Both the Members whom Kirk and Pasmore had thus briefly replaced were to outlive them, Pasmore dying in 1544 and Kirk on 16 Mar. 1546. By a will made four days earlier and proved before the end of the month Kirk provided for his wife Agnes, for his children by his second and third marriages and for his bastard son Richard Bacyn. His heir was not his son Geoffrey by his second marriage but his 12 year-old son Thomas by his third, and on Thomas’s death his inheritance was divided between his two sisters. Kirk’s widow erected a tomb over his grave in the church of St. Mary Arches and afterwards married John Southcote I.6

Ref Volumes: 1509-1558

Author: A. D.K. Hawkyard


  • 1. Did not serve for the full duration of the Parliament.
  • 2. Date of birth estimated from admission as freeman.

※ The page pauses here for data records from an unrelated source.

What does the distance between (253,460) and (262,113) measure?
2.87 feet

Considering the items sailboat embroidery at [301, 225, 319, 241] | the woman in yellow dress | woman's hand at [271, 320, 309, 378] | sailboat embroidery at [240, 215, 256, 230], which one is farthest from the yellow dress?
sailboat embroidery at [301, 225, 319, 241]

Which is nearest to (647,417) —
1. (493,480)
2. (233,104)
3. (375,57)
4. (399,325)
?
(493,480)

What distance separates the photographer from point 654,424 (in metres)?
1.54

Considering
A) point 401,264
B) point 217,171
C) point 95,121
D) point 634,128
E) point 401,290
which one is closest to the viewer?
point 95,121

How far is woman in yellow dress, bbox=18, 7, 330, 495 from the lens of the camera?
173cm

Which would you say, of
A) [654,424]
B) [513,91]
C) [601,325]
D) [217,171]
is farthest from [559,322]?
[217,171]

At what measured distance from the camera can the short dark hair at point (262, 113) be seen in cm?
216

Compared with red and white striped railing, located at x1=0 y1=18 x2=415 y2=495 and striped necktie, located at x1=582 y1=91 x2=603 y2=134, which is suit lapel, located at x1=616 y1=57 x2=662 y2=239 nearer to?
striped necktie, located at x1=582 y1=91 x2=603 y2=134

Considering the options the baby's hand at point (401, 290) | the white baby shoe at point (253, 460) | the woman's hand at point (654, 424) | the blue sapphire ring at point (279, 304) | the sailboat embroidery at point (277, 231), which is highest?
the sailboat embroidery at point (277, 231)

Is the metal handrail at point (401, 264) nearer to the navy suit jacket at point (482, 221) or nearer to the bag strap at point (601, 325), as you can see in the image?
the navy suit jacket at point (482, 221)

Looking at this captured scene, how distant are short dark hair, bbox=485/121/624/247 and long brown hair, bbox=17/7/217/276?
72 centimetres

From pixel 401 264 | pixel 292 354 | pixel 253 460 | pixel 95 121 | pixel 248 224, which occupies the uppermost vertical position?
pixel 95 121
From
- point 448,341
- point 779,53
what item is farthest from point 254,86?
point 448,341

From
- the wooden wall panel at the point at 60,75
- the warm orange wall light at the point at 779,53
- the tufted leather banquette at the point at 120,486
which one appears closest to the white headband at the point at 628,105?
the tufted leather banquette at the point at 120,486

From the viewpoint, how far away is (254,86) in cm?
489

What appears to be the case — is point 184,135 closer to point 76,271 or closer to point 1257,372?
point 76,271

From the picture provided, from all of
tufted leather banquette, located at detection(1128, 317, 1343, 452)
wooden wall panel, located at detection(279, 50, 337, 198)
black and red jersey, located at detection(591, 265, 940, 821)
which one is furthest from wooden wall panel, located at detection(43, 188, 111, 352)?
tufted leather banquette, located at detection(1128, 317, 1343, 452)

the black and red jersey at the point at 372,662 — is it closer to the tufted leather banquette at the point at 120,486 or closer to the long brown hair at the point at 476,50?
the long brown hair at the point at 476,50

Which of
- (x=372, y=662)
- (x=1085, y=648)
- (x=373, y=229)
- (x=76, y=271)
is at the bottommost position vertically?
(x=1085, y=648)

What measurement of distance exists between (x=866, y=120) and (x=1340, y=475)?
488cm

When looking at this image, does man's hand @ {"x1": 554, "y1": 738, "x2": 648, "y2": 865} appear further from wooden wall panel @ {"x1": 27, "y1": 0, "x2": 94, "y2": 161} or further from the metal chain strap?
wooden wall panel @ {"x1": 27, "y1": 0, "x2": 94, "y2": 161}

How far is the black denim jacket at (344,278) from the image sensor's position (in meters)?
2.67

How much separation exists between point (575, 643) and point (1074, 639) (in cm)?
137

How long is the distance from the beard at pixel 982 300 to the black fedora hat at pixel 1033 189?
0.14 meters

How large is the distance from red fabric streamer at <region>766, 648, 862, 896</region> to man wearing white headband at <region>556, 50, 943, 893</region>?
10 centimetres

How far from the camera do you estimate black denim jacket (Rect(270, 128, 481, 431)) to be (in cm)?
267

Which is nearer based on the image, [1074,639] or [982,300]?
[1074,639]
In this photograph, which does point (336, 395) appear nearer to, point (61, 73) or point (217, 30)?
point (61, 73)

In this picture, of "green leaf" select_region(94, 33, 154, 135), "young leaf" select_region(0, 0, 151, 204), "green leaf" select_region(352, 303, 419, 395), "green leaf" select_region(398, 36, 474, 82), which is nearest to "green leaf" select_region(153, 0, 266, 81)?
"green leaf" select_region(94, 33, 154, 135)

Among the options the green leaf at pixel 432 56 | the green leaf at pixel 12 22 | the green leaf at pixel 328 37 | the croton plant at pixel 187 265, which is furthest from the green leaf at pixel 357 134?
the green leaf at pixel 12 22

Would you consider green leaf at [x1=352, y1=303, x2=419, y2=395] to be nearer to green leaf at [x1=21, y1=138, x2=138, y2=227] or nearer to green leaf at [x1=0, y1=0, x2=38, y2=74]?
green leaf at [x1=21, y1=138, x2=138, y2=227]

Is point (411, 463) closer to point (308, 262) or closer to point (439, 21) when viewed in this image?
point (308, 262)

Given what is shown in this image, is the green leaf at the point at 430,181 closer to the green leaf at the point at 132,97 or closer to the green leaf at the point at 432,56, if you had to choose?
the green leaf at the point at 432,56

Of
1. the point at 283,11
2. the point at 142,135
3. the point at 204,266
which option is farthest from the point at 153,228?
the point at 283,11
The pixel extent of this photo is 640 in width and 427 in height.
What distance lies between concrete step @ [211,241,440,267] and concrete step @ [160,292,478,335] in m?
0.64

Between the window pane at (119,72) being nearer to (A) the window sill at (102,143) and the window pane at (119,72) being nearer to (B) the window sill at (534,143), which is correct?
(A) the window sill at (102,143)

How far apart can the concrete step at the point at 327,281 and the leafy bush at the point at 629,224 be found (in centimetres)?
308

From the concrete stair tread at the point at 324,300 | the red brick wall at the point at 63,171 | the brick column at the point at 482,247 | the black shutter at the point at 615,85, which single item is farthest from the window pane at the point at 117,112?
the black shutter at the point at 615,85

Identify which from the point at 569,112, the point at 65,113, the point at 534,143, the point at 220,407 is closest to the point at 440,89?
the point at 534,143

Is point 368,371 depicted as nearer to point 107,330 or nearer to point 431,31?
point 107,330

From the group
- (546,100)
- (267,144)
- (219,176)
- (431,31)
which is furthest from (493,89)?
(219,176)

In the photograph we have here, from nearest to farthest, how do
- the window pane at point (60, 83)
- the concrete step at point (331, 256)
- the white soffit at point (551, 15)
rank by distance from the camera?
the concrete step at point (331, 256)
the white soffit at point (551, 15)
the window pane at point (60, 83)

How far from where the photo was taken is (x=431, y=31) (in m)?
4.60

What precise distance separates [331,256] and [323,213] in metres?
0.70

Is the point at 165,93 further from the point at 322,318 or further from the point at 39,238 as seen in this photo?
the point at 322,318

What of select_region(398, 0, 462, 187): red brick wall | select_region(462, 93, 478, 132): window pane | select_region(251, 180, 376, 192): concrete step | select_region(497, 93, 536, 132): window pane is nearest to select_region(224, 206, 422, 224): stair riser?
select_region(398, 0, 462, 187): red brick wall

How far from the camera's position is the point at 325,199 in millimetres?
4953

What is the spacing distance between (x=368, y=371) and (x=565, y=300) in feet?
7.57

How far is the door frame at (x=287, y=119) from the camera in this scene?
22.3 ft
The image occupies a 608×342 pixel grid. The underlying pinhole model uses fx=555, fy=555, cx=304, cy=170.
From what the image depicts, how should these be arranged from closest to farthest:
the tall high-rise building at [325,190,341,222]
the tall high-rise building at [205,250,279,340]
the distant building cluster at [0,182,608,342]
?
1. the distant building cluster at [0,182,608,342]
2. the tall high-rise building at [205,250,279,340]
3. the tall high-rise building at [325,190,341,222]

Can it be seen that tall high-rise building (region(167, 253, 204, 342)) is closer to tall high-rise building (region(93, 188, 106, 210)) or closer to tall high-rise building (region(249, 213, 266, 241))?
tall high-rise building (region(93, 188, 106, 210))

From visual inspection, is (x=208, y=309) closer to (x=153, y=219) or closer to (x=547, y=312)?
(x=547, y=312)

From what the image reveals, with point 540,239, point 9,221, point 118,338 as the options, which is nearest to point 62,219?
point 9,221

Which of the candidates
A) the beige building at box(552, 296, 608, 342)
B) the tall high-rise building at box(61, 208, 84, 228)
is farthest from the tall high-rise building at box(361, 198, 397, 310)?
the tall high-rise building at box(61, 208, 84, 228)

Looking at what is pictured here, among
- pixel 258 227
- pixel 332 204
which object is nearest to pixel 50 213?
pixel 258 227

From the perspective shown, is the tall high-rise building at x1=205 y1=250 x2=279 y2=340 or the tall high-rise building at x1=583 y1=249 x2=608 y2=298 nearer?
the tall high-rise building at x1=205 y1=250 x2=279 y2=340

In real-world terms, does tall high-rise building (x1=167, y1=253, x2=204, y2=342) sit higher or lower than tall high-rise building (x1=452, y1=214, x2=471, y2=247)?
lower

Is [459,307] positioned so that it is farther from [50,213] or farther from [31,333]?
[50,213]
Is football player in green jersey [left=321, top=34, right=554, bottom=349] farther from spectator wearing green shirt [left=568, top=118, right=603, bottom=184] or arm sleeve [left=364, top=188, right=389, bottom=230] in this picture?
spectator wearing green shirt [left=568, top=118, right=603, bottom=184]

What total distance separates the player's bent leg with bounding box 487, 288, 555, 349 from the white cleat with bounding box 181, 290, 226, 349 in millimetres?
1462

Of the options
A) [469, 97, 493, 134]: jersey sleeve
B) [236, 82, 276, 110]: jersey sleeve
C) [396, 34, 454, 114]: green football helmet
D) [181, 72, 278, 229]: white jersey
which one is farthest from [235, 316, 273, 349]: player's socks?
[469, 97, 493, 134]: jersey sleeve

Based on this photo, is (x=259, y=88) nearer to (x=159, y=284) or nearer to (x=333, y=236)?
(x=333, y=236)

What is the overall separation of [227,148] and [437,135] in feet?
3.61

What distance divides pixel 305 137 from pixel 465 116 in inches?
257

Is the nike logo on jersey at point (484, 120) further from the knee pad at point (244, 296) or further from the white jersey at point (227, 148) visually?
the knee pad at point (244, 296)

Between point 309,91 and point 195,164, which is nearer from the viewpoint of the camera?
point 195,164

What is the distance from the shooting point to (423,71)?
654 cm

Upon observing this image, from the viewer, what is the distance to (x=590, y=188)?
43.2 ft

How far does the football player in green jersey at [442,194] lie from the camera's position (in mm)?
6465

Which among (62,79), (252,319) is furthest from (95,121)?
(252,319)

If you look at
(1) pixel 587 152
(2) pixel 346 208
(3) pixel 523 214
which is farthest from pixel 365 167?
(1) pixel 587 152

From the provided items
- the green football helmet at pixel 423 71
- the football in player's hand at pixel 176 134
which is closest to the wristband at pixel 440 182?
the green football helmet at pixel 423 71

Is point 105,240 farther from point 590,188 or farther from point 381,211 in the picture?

PCC 6 Alen; C142/74/29
  • 3. R. Izacke, Exeter (1681), 108, 115, 116, 120; LP Hen. VIII, xiii; Exeter act bk. 1, f. 105; 2, f. 75v.
  • 4. Exeter, Hooker’s commonplace bk. f. 345; W. T. MacCaffrey, Exeter 1540-1640, p. 257; Exeter Freemen (Devon and Cornw. Rec. Soc. extra ser. i), 64; E179/96/147; PCC 6 Alen; Trans. Dev. Assoc. lxiii. 376; lxx. 420; HMC Exeter, 361; J. Hoker, The description of the citie of Excester (Devon and Cornw. Rec. Soc. xi), 903, 916, 933.
  • 5. Exeter act bk. 2, f. 57v.
  • 6. C142/74/29; PCC 6 Alen; Exeter, Hooker’s commonplace bk. f. 345.